Engaru proves to be a very small town with an amazingly well appointed and skillfully staffed hospital. They admit me quickly. Kurata-sensei effortlessly helps translate all the intake paperwork and now knows how often I go to the bathroom and how regular my periods are. My Engaru doctor speaks good English and is very thorough. I spend two and a half days there, with nothing but a bag of goo on the end of an IV pole to eat. They test and re-test me. I watch Knight Rider and the OC dubbed over in Japanese and rest comfortably in my futon style hospital bed. I am released as an outpatient with lower enzyme levels and pain free.

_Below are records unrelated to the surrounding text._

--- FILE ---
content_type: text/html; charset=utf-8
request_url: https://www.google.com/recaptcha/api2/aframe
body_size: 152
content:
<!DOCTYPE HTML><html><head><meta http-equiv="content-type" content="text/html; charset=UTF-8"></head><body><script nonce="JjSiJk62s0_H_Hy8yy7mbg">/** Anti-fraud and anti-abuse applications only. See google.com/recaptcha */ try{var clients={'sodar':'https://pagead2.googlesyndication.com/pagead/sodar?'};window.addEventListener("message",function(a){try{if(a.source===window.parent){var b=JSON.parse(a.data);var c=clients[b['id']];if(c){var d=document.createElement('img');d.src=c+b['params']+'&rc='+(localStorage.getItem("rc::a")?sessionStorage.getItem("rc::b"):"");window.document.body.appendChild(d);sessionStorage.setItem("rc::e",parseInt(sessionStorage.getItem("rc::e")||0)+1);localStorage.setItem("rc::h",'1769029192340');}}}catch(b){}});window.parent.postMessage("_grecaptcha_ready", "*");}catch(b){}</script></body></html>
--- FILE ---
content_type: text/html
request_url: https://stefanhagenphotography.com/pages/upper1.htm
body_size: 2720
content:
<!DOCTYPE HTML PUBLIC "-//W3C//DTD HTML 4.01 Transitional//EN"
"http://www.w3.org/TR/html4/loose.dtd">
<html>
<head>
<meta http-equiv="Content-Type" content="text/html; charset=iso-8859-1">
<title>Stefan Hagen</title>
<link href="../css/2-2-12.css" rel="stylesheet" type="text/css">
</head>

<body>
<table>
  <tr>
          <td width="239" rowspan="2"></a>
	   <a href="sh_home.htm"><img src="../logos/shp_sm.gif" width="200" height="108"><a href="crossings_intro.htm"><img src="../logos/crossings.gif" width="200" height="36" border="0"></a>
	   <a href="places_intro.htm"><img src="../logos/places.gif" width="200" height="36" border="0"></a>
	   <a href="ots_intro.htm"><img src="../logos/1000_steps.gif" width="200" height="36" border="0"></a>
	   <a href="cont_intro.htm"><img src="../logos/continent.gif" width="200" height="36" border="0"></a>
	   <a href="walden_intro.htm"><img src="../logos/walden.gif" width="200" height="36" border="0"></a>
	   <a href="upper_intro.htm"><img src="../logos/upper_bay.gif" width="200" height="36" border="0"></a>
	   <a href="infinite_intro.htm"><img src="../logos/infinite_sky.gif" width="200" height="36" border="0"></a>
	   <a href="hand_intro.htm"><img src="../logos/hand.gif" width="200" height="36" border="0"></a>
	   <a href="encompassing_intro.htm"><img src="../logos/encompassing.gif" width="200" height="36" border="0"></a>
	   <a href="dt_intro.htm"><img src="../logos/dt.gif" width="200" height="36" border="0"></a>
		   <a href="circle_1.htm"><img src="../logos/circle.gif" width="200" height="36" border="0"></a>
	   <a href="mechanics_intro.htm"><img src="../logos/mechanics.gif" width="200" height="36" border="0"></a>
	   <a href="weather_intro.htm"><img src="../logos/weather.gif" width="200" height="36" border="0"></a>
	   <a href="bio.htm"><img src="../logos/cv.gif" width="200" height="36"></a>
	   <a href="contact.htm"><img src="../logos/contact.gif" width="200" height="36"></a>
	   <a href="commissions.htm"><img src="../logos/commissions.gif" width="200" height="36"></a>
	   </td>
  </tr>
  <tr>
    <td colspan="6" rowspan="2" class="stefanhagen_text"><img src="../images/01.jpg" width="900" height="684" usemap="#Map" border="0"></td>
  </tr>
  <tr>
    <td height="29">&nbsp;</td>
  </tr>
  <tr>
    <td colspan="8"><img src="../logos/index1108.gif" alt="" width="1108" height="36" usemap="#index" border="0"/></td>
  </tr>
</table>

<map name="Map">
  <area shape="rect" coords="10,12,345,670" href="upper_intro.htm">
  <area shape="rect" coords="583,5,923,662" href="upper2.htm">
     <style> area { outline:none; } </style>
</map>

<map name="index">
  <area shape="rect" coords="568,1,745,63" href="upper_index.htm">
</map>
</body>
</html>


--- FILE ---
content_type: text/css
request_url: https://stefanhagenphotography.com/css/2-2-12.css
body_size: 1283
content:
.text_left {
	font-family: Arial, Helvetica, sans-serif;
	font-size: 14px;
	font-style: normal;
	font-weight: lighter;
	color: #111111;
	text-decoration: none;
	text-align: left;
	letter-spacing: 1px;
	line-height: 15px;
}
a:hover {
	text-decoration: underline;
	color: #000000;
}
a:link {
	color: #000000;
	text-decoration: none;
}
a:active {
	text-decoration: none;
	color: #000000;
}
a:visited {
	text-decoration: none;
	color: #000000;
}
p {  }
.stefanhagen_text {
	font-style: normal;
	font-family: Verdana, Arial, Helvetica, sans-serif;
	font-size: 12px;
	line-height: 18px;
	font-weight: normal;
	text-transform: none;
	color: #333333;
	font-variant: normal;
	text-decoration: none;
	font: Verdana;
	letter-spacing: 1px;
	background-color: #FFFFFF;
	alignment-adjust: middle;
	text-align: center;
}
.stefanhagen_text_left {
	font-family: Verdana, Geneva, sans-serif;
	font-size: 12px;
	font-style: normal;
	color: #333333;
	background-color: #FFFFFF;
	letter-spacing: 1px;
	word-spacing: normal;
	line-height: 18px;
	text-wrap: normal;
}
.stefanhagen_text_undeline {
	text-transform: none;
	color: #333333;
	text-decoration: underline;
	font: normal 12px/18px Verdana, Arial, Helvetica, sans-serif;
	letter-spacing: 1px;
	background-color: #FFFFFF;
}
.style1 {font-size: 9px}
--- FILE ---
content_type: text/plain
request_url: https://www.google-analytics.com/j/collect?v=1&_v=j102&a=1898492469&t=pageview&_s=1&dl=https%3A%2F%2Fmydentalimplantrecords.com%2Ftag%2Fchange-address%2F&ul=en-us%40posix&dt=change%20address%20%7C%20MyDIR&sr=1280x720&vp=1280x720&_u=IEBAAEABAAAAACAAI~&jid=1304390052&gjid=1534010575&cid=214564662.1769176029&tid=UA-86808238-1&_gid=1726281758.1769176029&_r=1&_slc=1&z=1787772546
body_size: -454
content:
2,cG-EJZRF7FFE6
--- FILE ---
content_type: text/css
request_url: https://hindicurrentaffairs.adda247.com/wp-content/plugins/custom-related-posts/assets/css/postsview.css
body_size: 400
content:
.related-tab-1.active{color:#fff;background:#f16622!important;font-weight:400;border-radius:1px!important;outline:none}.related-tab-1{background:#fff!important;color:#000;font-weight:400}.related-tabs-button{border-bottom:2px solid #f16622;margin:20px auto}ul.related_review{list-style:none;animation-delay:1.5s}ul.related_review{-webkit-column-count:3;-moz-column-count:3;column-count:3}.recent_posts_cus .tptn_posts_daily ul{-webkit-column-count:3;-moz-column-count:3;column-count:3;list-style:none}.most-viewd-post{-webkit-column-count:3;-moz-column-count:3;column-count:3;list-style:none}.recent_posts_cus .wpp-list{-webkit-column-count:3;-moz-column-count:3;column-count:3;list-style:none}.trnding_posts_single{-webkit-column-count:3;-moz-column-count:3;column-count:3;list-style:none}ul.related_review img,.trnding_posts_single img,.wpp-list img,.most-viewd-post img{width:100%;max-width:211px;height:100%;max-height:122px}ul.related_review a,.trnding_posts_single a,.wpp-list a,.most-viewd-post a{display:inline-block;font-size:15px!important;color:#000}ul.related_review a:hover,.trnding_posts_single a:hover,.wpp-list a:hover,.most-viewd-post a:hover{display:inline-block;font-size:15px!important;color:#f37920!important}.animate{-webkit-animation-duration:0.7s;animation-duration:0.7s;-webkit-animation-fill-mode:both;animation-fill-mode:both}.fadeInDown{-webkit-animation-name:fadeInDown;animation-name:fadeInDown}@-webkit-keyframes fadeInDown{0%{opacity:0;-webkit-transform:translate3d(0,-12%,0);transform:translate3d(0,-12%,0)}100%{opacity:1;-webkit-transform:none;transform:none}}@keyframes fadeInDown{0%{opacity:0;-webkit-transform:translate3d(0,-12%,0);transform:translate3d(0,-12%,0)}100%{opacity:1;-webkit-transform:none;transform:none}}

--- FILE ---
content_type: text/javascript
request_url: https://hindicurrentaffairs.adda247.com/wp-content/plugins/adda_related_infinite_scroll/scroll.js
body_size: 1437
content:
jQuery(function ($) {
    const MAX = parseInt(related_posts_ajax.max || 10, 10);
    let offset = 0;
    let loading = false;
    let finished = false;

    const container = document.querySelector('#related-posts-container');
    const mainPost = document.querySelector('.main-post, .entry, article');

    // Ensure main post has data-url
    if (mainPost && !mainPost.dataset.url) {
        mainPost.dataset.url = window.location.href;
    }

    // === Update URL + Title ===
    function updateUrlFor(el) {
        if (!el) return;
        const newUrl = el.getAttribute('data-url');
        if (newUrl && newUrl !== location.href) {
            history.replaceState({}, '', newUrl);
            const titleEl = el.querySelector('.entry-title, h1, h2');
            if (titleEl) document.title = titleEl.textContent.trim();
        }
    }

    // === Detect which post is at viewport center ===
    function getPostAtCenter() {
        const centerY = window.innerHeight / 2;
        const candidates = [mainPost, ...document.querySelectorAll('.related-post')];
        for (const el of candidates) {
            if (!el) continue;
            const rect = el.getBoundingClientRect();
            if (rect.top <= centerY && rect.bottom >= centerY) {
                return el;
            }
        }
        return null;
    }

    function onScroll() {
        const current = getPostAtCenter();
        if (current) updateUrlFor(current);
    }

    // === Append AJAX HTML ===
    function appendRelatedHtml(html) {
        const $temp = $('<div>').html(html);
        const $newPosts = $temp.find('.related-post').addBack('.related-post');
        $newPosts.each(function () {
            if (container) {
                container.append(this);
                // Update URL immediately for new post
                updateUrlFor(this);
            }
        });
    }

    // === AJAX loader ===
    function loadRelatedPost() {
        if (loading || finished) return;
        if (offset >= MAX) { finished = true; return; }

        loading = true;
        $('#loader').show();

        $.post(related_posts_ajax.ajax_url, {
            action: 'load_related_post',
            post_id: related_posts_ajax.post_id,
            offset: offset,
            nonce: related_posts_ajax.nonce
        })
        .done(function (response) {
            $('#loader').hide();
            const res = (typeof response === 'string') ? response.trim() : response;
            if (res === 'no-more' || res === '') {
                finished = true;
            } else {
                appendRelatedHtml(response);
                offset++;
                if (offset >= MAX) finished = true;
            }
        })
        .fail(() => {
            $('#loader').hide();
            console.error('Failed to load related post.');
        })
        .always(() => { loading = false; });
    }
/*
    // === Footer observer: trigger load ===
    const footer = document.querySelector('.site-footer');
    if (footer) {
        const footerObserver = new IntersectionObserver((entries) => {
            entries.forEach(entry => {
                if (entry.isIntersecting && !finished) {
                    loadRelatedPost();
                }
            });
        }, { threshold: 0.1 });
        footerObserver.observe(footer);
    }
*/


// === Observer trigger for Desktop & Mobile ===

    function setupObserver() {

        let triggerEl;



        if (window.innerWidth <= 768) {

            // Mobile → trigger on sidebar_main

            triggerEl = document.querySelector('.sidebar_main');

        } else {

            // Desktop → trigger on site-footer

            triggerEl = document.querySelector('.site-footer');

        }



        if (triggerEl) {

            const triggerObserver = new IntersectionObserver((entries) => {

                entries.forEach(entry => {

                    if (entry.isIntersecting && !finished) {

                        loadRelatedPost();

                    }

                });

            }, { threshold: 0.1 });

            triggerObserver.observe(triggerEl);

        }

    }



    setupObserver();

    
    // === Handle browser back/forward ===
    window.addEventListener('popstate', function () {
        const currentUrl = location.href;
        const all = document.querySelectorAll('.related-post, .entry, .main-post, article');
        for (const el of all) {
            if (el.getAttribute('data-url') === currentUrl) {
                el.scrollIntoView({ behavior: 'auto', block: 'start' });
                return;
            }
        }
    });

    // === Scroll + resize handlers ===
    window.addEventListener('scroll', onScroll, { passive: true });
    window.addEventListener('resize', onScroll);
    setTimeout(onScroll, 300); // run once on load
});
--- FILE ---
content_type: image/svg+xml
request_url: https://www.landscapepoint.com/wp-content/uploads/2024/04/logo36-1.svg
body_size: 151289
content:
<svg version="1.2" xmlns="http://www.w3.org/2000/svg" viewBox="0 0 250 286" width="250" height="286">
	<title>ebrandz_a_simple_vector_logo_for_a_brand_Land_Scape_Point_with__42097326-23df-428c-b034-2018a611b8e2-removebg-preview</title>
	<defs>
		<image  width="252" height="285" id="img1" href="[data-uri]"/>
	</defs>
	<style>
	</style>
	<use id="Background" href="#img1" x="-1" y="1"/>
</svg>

Why did all this happen? The culprit may be a long and over- fed trip to the states and one McDonald's double cheeseburger meal during a shopping excursion on Thursday that tipped my gallbladder over the edge. The attack may have stressed out my liver and spiked the enzymes. We'll know more in a week and half when I go back to Engaru. Until then the entire Village of Nishiokoppe will have a good laugh at my expense over how I hurt myself eating fatty American food.... Oohara-san says I should stick with Japanese soba noodles. I have to agree.
PS: The photos; me and my best friend for 2 and 1/2 days, the view of Engaru from my room, me and Mr. Kamaya, the superintendent of schools. He and two teachers from Nishio popped in for a visit. Very kind. And a waffle I ate in Seattle. Yes, I know I have a butter problem.